* **GIVEN TASK**
Which lines of the listing below contain the string "instances"? Collect every one of them, copied whole, and treat the match as case-sensitive.

* **LISTING**
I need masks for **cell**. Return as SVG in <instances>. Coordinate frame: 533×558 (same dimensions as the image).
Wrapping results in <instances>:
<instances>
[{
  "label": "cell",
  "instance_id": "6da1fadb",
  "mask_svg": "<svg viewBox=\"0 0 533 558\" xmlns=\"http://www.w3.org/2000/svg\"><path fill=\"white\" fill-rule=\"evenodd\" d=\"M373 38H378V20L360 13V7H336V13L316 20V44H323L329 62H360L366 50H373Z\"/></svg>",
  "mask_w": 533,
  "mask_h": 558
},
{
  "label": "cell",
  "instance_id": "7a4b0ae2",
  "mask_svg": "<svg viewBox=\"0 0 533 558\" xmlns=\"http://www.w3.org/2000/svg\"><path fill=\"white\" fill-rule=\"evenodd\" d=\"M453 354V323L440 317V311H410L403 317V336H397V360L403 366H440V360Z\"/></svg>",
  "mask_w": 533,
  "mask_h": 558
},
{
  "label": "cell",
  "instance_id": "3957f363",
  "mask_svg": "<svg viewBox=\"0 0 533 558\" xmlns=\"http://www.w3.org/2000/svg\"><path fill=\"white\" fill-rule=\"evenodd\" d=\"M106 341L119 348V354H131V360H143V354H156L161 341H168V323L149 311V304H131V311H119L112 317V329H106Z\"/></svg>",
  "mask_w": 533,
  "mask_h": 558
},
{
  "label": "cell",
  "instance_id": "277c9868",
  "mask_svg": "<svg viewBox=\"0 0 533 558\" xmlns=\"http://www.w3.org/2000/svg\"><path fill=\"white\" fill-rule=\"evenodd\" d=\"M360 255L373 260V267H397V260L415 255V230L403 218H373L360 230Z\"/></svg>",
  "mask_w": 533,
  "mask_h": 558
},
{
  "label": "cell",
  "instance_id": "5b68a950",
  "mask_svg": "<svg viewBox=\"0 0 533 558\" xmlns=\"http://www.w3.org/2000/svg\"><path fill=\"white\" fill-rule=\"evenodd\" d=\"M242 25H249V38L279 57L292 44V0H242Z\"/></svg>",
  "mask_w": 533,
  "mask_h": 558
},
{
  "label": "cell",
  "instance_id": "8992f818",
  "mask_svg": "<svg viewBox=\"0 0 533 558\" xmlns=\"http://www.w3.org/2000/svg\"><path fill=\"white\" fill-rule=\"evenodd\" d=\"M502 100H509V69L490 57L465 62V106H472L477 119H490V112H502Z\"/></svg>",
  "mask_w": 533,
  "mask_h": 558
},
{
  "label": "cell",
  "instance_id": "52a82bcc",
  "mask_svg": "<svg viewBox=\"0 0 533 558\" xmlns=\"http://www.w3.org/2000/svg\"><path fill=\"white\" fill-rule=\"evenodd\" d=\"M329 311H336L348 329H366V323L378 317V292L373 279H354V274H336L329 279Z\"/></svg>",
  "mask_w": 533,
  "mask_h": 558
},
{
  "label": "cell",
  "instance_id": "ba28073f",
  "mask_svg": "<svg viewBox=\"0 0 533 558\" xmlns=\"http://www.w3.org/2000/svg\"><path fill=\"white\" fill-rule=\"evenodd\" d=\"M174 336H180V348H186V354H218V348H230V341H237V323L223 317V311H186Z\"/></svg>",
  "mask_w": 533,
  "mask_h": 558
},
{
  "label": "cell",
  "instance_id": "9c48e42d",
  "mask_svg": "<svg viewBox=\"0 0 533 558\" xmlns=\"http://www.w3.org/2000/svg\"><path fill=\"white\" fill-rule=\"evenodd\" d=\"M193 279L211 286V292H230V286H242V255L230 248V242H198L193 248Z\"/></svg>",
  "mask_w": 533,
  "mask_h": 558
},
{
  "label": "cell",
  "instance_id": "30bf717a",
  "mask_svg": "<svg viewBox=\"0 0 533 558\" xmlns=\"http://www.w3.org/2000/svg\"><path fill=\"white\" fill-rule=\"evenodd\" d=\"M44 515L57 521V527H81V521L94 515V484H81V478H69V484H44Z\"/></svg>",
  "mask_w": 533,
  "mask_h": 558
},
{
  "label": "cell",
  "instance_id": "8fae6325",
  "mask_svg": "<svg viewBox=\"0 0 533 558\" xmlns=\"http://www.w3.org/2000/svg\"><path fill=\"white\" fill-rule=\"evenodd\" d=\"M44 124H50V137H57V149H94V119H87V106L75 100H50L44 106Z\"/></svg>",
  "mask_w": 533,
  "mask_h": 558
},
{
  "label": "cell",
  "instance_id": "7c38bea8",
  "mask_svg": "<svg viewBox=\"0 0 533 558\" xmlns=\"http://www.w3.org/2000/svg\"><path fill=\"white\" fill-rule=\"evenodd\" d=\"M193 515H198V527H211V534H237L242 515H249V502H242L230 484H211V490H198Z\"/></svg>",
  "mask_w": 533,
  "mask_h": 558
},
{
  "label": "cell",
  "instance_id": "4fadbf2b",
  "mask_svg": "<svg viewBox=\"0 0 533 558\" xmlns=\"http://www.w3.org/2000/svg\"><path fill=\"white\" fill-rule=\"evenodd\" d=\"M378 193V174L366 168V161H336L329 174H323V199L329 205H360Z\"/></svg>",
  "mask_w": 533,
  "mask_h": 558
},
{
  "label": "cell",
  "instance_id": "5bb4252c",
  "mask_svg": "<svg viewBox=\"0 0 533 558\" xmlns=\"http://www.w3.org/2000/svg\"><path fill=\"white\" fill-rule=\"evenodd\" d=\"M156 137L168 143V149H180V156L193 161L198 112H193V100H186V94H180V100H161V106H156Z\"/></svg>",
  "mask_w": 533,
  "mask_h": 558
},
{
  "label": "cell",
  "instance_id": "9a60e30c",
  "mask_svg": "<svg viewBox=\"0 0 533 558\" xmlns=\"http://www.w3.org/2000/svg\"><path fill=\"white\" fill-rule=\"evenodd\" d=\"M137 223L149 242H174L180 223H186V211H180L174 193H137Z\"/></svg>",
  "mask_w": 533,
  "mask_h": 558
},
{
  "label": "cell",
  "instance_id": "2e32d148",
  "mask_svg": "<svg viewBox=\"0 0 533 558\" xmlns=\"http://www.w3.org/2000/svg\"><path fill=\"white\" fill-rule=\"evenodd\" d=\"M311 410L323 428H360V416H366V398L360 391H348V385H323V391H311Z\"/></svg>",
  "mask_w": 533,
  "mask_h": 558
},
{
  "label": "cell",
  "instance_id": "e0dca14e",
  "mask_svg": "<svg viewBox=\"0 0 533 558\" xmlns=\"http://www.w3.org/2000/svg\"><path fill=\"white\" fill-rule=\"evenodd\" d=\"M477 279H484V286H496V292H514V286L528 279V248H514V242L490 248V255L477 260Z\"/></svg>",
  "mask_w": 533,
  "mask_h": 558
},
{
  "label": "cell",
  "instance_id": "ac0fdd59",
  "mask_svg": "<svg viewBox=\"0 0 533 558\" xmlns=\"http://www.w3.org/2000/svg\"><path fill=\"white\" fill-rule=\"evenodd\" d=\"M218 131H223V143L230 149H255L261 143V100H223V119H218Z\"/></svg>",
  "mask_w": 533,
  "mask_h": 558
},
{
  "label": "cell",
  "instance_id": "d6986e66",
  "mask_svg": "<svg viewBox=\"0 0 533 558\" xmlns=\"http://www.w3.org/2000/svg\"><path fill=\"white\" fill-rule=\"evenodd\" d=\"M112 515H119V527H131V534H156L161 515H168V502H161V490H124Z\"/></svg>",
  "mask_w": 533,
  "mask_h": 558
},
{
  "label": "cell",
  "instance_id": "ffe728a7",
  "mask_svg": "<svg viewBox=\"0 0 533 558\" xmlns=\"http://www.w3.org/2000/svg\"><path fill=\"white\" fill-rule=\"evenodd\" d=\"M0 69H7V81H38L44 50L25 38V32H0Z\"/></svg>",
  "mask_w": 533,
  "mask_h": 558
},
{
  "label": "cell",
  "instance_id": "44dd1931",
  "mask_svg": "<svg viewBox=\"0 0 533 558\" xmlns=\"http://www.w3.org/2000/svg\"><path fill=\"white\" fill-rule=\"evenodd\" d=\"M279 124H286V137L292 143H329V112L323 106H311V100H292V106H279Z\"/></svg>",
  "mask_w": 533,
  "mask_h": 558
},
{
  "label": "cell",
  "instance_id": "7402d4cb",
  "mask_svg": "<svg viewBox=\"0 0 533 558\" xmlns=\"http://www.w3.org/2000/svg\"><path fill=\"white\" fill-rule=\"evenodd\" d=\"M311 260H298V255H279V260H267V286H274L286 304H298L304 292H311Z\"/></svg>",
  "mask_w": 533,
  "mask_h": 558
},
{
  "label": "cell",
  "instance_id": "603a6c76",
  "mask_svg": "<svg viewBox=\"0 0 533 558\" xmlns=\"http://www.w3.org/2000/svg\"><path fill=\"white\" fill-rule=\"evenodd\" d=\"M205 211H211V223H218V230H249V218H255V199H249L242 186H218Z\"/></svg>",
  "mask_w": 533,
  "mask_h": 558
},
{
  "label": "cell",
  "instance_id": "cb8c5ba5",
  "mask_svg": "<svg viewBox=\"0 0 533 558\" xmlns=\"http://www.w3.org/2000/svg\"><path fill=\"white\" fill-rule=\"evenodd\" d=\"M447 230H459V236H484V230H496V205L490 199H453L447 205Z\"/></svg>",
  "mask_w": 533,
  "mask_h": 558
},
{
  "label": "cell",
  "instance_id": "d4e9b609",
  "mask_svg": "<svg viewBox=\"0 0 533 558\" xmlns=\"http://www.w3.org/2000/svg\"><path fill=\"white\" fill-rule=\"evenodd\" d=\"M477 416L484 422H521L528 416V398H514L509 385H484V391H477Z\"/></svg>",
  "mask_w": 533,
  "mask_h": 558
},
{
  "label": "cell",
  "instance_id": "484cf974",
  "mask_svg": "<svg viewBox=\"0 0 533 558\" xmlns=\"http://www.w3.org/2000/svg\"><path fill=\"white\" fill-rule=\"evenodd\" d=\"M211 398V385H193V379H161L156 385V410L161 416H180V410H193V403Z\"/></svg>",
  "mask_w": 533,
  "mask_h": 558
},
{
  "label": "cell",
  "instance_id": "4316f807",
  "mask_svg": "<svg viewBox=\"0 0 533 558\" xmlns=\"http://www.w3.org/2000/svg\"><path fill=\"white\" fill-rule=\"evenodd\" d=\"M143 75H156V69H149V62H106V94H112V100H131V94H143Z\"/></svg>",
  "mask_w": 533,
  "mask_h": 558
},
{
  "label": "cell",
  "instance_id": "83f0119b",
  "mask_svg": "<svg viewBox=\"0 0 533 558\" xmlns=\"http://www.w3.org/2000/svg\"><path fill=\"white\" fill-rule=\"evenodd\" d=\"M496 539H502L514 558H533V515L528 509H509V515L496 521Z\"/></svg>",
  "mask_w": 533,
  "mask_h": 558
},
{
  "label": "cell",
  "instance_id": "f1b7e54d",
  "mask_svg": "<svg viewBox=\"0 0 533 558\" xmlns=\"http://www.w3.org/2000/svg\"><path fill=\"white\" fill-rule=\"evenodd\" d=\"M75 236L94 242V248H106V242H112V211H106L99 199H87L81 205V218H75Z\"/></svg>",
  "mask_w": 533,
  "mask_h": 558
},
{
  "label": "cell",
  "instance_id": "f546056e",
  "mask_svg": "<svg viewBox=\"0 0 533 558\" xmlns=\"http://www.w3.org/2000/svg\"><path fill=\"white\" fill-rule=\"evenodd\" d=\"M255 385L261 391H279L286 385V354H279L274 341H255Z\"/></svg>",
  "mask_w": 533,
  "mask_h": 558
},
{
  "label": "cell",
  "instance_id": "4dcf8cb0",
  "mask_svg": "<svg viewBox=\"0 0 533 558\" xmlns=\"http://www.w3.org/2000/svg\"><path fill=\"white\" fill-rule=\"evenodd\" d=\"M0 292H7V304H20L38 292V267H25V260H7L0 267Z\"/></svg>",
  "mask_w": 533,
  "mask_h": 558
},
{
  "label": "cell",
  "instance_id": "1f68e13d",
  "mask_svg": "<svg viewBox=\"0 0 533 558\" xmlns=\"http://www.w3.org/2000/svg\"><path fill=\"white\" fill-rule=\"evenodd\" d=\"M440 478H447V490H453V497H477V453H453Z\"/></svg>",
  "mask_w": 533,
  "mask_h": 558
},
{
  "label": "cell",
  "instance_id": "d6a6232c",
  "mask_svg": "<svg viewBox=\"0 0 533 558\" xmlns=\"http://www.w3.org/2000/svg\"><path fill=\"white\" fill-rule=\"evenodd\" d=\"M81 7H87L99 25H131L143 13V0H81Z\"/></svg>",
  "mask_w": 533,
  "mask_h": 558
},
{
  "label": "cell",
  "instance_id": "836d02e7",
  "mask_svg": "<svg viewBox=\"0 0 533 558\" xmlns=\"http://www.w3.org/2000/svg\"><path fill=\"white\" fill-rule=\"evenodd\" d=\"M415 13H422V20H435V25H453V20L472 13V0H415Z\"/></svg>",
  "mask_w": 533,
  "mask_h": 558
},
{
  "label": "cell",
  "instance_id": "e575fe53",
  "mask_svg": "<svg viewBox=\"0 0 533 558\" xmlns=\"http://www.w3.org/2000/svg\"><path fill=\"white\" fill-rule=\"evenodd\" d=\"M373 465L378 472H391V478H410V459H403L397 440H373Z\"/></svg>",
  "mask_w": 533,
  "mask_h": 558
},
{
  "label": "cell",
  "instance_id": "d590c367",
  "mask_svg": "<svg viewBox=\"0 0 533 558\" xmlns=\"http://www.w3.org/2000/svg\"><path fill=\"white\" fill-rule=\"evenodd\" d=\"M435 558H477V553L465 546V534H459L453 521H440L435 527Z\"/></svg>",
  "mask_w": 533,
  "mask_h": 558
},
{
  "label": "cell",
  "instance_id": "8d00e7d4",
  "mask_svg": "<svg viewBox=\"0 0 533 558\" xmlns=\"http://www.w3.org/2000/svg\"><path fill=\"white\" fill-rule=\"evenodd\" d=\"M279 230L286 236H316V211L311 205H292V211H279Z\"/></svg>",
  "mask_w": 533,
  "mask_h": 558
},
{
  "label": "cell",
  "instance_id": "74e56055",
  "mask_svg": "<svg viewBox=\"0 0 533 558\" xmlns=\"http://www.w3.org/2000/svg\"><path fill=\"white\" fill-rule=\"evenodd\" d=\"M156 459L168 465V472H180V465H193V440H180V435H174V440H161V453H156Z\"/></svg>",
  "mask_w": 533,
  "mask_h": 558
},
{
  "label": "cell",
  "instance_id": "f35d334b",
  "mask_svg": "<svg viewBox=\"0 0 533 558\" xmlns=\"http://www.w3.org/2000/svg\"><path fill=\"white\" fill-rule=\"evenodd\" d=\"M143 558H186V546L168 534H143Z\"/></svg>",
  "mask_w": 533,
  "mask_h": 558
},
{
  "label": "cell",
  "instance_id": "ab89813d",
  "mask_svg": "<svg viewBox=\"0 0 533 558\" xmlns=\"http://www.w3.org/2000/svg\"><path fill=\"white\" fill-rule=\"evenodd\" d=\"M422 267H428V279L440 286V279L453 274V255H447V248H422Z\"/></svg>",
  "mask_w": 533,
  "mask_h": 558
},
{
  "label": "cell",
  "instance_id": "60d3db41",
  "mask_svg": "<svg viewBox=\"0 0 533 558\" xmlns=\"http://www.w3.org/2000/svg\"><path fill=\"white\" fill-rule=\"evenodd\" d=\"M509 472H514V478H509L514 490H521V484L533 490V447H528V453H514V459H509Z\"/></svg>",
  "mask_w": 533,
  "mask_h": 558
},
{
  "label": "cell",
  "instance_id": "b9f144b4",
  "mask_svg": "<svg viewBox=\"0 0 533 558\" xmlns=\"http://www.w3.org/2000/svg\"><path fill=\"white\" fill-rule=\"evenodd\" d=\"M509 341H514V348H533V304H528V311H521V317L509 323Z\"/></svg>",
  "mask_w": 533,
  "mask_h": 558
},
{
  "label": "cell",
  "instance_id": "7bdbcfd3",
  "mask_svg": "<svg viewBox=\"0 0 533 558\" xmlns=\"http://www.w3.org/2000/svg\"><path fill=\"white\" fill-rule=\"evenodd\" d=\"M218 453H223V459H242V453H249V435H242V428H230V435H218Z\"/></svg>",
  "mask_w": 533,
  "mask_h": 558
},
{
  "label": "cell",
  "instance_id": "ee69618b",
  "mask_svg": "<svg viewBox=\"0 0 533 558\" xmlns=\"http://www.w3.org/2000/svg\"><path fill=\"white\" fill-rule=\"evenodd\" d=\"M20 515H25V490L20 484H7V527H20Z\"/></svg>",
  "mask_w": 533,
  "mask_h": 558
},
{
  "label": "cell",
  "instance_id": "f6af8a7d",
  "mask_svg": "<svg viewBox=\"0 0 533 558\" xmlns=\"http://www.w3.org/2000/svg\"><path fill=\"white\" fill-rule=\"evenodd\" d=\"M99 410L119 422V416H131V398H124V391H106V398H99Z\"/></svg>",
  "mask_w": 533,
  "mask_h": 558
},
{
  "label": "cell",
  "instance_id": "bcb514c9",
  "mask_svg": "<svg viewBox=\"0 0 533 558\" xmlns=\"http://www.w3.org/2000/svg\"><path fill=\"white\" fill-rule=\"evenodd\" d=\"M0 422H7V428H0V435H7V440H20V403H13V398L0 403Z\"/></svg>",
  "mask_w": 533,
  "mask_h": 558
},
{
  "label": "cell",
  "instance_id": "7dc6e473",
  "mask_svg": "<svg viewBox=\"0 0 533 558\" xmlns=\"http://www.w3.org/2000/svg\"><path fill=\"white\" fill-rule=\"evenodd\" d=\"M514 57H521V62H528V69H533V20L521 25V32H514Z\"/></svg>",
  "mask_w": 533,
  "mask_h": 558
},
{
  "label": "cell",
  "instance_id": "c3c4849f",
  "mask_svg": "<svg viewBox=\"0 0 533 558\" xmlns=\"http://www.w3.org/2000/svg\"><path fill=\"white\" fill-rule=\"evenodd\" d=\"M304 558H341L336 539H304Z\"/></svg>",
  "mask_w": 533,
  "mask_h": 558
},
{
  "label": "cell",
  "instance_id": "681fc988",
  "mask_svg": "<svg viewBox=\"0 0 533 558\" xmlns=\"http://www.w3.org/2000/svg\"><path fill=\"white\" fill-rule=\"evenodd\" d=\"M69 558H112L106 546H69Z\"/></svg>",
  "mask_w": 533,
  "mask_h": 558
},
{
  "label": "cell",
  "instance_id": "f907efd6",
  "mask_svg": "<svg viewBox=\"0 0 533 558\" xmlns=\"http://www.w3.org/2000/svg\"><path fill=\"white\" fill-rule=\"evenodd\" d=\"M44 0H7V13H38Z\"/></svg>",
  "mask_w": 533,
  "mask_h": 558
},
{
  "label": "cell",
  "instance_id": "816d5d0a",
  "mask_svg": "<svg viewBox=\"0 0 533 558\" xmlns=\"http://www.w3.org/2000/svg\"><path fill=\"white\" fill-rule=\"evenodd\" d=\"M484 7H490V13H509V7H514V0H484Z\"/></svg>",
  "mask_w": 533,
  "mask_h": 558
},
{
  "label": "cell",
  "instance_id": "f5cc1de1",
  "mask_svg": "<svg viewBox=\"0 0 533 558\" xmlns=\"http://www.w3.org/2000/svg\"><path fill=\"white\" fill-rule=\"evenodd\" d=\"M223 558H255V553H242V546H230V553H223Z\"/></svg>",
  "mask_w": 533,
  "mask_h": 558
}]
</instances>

* **REPLY TO THE EXERCISE**
I need masks for **cell**. Return as SVG in <instances>. Coordinate frame: 533×558 (same dimensions as the image).
Wrapping results in <instances>:
<instances>
</instances>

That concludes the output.